#### [Do this]
Rewrite the items below, replacing "closest" with "nearest" and changing nothing else. Omit the pictures from your answer.

#### [Material supplied]
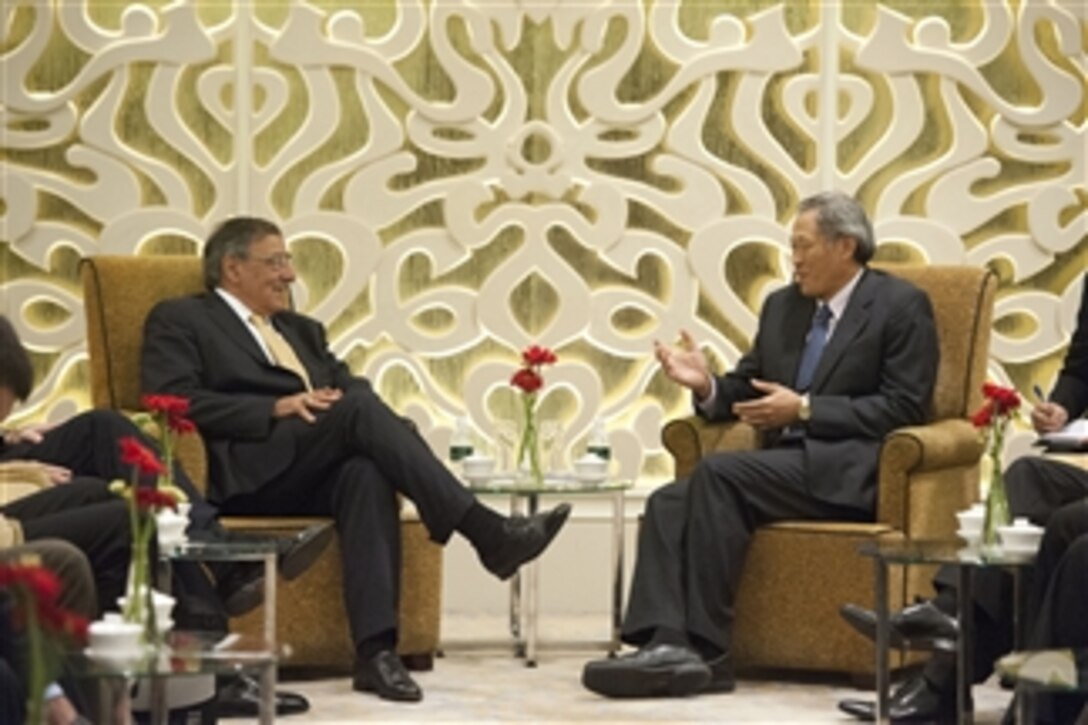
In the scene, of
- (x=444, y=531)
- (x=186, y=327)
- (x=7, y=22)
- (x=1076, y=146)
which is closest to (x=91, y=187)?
(x=7, y=22)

#### [In response]
In the scene, of
- (x=444, y=531)
- (x=186, y=327)
- (x=7, y=22)
- (x=1076, y=146)
which is nearest to (x=91, y=187)?
(x=7, y=22)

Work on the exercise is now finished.